Rewrite all of the records with every instance of "marram grass clump" changed to "grass tuft" and nothing else altered. Leave the pictures out of your answer.

• Dataset rows:

──────

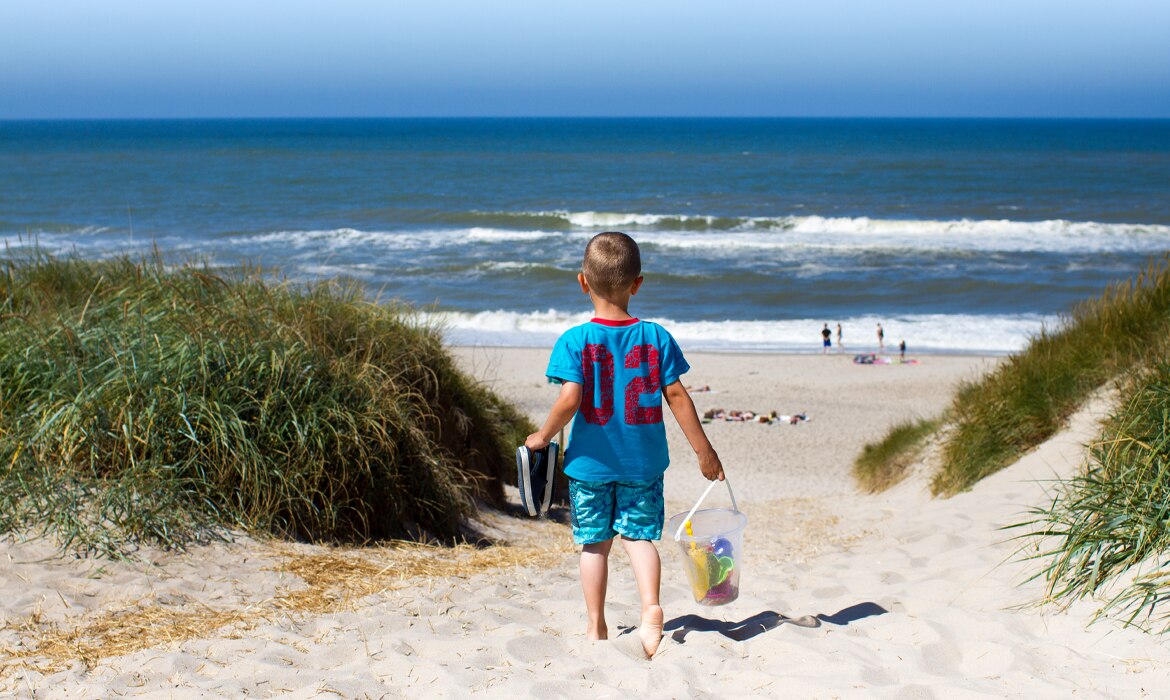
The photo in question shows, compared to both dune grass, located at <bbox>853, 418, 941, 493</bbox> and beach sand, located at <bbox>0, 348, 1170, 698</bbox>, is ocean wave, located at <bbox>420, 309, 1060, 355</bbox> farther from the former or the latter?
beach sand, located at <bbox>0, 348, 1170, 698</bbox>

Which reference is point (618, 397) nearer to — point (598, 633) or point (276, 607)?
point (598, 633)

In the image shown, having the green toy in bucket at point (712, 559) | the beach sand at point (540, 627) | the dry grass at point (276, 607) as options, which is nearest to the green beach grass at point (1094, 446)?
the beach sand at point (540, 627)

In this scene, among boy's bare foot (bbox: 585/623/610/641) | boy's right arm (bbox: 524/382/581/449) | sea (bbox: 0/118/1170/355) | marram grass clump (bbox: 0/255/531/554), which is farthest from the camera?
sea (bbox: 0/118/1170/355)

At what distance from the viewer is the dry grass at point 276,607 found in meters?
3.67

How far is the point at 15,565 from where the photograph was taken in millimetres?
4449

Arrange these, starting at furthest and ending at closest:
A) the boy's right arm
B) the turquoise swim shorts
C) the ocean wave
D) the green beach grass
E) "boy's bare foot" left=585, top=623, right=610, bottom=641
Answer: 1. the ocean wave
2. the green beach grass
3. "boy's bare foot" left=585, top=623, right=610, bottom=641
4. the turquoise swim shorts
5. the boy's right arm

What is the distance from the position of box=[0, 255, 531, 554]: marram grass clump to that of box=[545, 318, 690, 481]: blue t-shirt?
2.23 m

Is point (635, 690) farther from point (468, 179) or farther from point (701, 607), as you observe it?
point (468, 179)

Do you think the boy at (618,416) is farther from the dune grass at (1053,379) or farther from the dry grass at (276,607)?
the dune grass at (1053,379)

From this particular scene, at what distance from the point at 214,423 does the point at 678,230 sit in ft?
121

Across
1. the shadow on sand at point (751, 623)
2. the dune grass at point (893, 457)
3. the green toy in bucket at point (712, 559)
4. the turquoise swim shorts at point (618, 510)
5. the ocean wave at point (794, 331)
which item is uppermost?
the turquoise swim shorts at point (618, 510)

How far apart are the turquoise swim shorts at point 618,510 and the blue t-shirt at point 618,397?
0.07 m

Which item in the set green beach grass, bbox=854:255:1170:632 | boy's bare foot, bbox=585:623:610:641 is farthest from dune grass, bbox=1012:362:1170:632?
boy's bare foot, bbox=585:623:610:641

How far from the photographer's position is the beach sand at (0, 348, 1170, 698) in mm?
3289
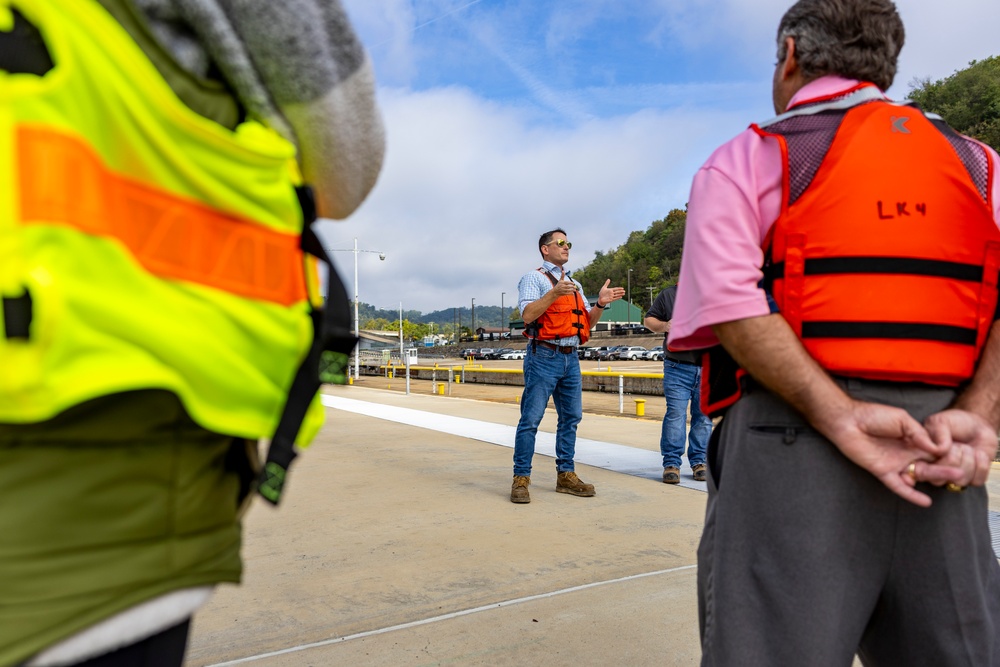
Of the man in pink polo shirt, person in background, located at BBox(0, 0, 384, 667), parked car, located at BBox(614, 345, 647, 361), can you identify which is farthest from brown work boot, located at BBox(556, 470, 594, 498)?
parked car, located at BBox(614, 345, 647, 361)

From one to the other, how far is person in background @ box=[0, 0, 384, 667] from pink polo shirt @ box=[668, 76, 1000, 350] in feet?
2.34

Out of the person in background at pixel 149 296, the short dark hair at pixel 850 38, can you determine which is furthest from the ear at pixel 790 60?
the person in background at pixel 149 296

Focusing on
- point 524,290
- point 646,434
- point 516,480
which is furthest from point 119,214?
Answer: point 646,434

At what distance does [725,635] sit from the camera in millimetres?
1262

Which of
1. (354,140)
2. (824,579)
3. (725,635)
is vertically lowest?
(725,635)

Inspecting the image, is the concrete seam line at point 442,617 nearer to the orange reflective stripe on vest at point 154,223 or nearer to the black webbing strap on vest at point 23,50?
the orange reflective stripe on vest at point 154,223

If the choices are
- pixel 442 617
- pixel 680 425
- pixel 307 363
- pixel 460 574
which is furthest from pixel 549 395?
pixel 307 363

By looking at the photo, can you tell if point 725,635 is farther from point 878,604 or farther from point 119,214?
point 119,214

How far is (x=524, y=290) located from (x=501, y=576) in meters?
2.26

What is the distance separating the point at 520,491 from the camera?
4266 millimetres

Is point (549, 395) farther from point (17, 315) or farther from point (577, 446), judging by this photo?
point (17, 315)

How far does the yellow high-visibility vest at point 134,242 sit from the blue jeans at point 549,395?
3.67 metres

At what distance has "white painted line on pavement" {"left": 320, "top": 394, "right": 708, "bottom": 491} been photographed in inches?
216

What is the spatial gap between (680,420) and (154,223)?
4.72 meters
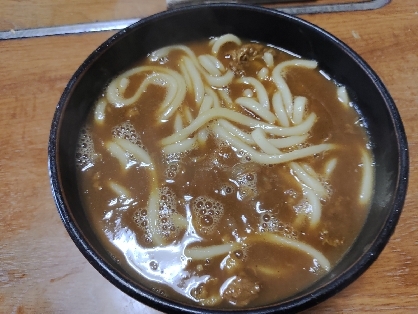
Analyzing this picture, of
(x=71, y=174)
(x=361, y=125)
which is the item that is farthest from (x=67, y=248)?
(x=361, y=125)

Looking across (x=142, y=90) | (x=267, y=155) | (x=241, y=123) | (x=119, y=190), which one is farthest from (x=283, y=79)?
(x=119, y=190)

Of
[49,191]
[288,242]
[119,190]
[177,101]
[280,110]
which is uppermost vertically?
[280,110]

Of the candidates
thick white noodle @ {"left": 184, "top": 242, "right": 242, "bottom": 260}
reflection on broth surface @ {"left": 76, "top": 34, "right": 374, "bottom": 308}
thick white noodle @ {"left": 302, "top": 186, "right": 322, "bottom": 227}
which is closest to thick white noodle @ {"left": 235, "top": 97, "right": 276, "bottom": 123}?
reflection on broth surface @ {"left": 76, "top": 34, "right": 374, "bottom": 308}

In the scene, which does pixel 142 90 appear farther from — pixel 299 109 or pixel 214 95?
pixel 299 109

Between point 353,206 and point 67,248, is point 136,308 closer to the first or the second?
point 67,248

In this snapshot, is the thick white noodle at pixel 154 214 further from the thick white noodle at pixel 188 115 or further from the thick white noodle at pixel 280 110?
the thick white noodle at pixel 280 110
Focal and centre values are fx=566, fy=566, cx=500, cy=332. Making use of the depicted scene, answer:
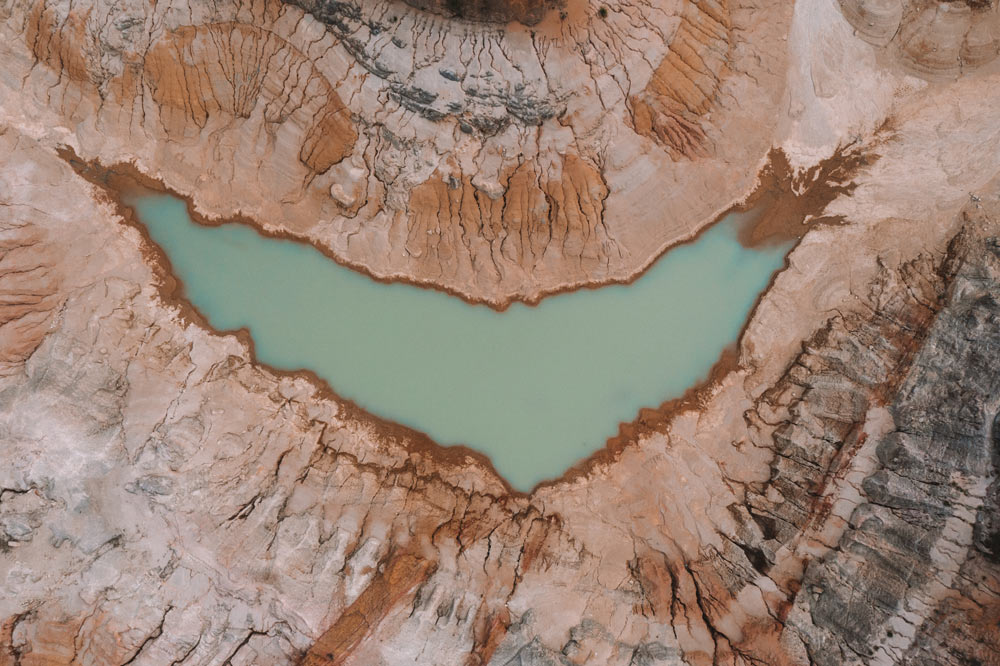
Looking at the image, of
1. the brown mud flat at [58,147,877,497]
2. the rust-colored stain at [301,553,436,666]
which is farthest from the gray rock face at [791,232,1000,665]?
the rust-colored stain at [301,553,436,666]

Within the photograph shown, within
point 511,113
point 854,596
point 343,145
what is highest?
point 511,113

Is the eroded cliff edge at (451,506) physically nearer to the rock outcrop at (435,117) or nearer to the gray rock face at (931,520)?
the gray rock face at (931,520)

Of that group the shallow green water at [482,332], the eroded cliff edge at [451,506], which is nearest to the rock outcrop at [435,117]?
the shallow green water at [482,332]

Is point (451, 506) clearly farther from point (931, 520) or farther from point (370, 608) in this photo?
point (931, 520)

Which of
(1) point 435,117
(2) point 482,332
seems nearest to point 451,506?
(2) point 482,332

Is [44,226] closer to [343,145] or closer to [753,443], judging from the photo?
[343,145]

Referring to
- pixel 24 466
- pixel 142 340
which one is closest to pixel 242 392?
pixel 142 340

──────

• Response below:
The photo in question shows, compared to both dune grass, located at <bbox>853, 418, 941, 493</bbox> and beach sand, located at <bbox>0, 348, 1170, 698</bbox>, is ocean wave, located at <bbox>420, 309, 1060, 355</bbox> farther from the former or the latter?
beach sand, located at <bbox>0, 348, 1170, 698</bbox>

Which reference is point (618, 397) nearer to — point (598, 633) or point (276, 607)?
point (598, 633)

In the image shown, having the green toy in bucket at point (712, 559) | the beach sand at point (540, 627) | the dry grass at point (276, 607) as options, which is nearest to the green beach grass at point (1094, 446)?
the beach sand at point (540, 627)

In this scene, among boy's bare foot (bbox: 585/623/610/641) | boy's right arm (bbox: 524/382/581/449) | sea (bbox: 0/118/1170/355) | grass tuft (bbox: 0/255/531/554), which is farthest from the camera?
sea (bbox: 0/118/1170/355)

At what distance from the viewer is the dry grass at point 276,607 found in meters?
3.67

How far is the point at 15,565 from where the photograph was taken in millimetres?
4449

Arrange these, starting at furthest and ending at closest:
A) the boy's right arm
B) the turquoise swim shorts
C) the ocean wave
D) the green beach grass
E) "boy's bare foot" left=585, top=623, right=610, bottom=641
Answer: 1. the ocean wave
2. the green beach grass
3. "boy's bare foot" left=585, top=623, right=610, bottom=641
4. the turquoise swim shorts
5. the boy's right arm

What is the distance from the position of box=[0, 255, 531, 554]: grass tuft to that of box=[545, 318, 690, 481]: blue t-shirt?
2.23 m

Is point (635, 690) farther from point (468, 179) or farther from point (701, 607), as you observe it?
point (468, 179)

Do you think the boy at (618,416) is farther from the dune grass at (1053,379) or farther from the dry grass at (276,607)?
the dune grass at (1053,379)

From this particular scene, at what distance from the point at 214,423 does the point at 678,230 sit in ft?
121

Across
1. the shadow on sand at point (751, 623)
2. the dune grass at point (893, 457)
3. the green toy in bucket at point (712, 559)
4. the turquoise swim shorts at point (618, 510)
5. the ocean wave at point (794, 331)
which item is uppermost?
the turquoise swim shorts at point (618, 510)

How far apart are the turquoise swim shorts at point 618,510 and the blue t-shirt at point 618,397?
0.07 m

Which item in the set green beach grass, bbox=854:255:1170:632 | boy's bare foot, bbox=585:623:610:641 is farthest from dune grass, bbox=1012:362:1170:632?
boy's bare foot, bbox=585:623:610:641

How far from the photographer's position is the beach sand at (0, 348, 1170, 698) in mm?
3289
Of the man in pink polo shirt, person in background, located at BBox(0, 0, 384, 667), parked car, located at BBox(614, 345, 647, 361), can you identify which is farthest from brown work boot, located at BBox(556, 470, 594, 498)?
parked car, located at BBox(614, 345, 647, 361)

From one to the other, how far is person in background @ box=[0, 0, 384, 667] from pink polo shirt @ box=[668, 76, 1000, 350] in feet?
2.34

Out of the person in background at pixel 149 296, the short dark hair at pixel 850 38, can you determine which is furthest from the ear at pixel 790 60?
the person in background at pixel 149 296

Focusing on
- point 524,290
- point 646,434
- point 516,480
which is furthest from point 119,214?
Answer: point 646,434

At what distance does [725,635] sit from the camera in millimetres?
1262

Which of
1. (354,140)
2. (824,579)
3. (725,635)
is vertically lowest?
(725,635)

Inspecting the image, is the concrete seam line at point 442,617 nearer to the orange reflective stripe on vest at point 154,223 or nearer to the black webbing strap on vest at point 23,50?
the orange reflective stripe on vest at point 154,223

If the choices are
- pixel 442 617
- pixel 680 425
- pixel 307 363
- pixel 460 574
which is furthest from pixel 549 395?
pixel 307 363

By looking at the photo, can you tell if point 725,635 is farther from point 878,604 or farther from point 119,214?
point 119,214

How far is (x=524, y=290) located from (x=501, y=576) in meters?
2.26

What is the distance separating the point at 520,491 from the camera?
4266 millimetres

Is point (549, 395) farther from point (17, 315) or farther from point (577, 446), judging by this photo?
point (17, 315)

How far does the yellow high-visibility vest at point 134,242 sit from the blue jeans at point 549,395?
3.67 metres

At what distance has "white painted line on pavement" {"left": 320, "top": 394, "right": 708, "bottom": 491} been photographed in inches?
216

What is the spatial gap between (680,420) and (154,223)?
4.72 meters
Analyzing this picture, of
(x=71, y=174)
(x=361, y=125)
which is the item that is farthest from (x=67, y=248)?
(x=361, y=125)

Looking across (x=142, y=90) | (x=267, y=155) | (x=241, y=123) | (x=119, y=190), which one is farthest from (x=283, y=79)?
(x=119, y=190)

Of
[49,191]
[288,242]
[119,190]
[177,101]
[280,110]
which is uppermost vertically?
[280,110]

Of the candidates
thick white noodle @ {"left": 184, "top": 242, "right": 242, "bottom": 260}
reflection on broth surface @ {"left": 76, "top": 34, "right": 374, "bottom": 308}
thick white noodle @ {"left": 302, "top": 186, "right": 322, "bottom": 227}
which is closest to thick white noodle @ {"left": 235, "top": 97, "right": 276, "bottom": 123}?
reflection on broth surface @ {"left": 76, "top": 34, "right": 374, "bottom": 308}

In the scene, which does pixel 142 90 appear farther from — pixel 299 109 or pixel 214 95?
pixel 299 109

Between point 353,206 and point 67,248, is point 136,308 closer to the first or the second?
point 67,248

In this snapshot, is the thick white noodle at pixel 154 214 further from the thick white noodle at pixel 188 115 or further from the thick white noodle at pixel 280 110?
the thick white noodle at pixel 280 110
Focal and centre values are fx=566, fy=566, cx=500, cy=332. Making use of the depicted scene, answer:
Looking at the image, of
1. the brown mud flat at [58,147,877,497]
2. the rust-colored stain at [301,553,436,666]
which is farthest from the gray rock face at [791,232,1000,665]?
the rust-colored stain at [301,553,436,666]

Within the photograph shown, within
point 511,113
point 854,596
point 343,145
what is highest?
point 511,113

Is the eroded cliff edge at (451,506) physically nearer to the rock outcrop at (435,117) or nearer to the gray rock face at (931,520)?
the gray rock face at (931,520)

Of that group the shallow green water at [482,332], the eroded cliff edge at [451,506], which is nearest to the rock outcrop at [435,117]?
the shallow green water at [482,332]

Is point (451, 506) clearly farther from point (931, 520) or farther from point (370, 608) in this photo?
point (931, 520)

Which of
(1) point 435,117
(2) point 482,332
seems nearest to point 451,506?
(2) point 482,332

Is [44,226] closer to [343,145] or closer to [753,443], judging from the photo?
[343,145]

Referring to
- pixel 24 466
- pixel 142 340
which one is closest to pixel 242 392?
pixel 142 340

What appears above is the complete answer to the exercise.